Eighty-eight percent of respondents reported driving less. Many also said they were more likely to cancel or postpone travel or delay major purchases because of increased fuel prices.
According to the release, AAA interviewed 1,002 U.S. adults 18 years of age or older. Twenty-three percent classified their driving or lifestyle changes as “major.”
AAA also offered advice to increase fuel efficiency, like keeping tires fully inflated and only purchasing premium gas for vehicles that recommend or require it. Several gas tracking apps and websites can help you find the lowest gas prices in your area.
On August 1, the national average for gas in the U.S. was at $4.189, up from $3.176 at the same time last year. The national average has fallen since it peaked on June 14, when regular unleaded cost $5.016 a gallon, according to AAA.
California tops the list of individual states with an average price of $5.588 for regular.
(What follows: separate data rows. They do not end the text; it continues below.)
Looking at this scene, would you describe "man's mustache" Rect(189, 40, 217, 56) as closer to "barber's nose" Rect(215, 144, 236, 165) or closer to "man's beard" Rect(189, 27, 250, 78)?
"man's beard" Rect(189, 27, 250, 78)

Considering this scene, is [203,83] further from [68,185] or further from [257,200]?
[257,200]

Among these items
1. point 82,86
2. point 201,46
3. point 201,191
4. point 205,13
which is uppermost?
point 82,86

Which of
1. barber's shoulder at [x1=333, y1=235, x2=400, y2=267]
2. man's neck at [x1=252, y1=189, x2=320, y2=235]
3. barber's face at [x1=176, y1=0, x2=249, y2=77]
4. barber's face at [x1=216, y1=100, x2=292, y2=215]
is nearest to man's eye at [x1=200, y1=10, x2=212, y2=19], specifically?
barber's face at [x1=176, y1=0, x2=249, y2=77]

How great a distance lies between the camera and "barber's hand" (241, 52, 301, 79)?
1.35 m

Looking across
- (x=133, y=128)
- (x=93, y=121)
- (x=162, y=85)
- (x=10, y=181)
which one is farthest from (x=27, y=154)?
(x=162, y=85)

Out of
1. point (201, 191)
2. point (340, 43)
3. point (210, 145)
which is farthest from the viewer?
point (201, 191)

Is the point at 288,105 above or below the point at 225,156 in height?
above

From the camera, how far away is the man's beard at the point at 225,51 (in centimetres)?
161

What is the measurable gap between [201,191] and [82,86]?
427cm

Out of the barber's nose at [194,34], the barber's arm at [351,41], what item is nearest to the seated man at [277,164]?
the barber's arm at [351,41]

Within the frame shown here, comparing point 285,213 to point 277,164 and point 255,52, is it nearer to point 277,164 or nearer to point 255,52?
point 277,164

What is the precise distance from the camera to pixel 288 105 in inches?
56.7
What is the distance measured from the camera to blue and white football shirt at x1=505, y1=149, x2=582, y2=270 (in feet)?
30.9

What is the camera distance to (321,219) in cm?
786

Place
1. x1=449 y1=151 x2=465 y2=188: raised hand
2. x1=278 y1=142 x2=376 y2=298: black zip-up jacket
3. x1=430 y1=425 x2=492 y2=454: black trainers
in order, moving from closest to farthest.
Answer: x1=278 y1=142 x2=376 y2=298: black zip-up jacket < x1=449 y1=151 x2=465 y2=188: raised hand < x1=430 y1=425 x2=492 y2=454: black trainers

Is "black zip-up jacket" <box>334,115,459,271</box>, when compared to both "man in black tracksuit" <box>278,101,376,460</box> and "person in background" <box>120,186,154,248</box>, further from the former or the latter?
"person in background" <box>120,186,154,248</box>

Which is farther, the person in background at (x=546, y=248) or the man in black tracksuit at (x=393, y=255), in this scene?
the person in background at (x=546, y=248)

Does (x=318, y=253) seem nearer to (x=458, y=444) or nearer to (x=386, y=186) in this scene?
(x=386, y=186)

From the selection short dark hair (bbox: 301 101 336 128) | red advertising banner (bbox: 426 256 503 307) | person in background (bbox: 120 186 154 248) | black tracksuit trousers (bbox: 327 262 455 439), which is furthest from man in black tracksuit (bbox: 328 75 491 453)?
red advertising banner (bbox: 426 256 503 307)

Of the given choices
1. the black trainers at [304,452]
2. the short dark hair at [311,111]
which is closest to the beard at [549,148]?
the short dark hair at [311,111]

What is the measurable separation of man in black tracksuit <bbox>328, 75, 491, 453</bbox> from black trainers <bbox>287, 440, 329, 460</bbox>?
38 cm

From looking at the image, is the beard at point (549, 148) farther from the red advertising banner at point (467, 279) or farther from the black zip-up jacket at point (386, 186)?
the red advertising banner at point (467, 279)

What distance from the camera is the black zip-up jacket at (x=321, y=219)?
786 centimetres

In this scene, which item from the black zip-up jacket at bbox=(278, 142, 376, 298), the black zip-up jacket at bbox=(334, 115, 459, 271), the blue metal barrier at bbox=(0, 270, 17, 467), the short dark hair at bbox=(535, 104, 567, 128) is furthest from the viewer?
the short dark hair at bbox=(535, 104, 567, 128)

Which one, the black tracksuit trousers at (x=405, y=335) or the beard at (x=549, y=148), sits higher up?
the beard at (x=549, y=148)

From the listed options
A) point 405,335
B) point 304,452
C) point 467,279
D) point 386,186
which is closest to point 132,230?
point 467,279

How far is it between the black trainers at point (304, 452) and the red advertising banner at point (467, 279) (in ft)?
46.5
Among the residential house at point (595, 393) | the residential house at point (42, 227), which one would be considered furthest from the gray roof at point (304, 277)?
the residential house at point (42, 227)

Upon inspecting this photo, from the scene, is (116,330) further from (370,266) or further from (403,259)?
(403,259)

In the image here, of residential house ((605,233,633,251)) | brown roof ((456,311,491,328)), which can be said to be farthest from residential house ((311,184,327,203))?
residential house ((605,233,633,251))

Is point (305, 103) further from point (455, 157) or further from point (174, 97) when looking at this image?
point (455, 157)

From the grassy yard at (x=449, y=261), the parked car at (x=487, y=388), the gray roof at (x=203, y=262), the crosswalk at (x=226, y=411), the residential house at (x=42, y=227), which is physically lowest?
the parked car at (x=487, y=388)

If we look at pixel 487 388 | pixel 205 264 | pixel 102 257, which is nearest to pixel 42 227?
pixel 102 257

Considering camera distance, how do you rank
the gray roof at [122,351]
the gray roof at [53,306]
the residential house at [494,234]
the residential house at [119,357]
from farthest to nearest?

Hawaii ($5.438), Alaska ($5.075), Nevada ($5.061) and Oregon ($5.047) rounded out the top five. Conversely, gas cost the least in Texas ($3.691), followed by South Carolina ($3.714), Georgia ($3.741), Arkansas ($3.752) and Tennessee ($3.758).
Inflation’s impact on consumer spending also extends to home improvement. Material and, fuel costs, loan rates and contractor availability have changed dramatically in the past two years due to increased demand and labor/supply shortages. The domino effect contributed to new home construction slowing, higher mortgage interest rates and surging home sale cancellation rates.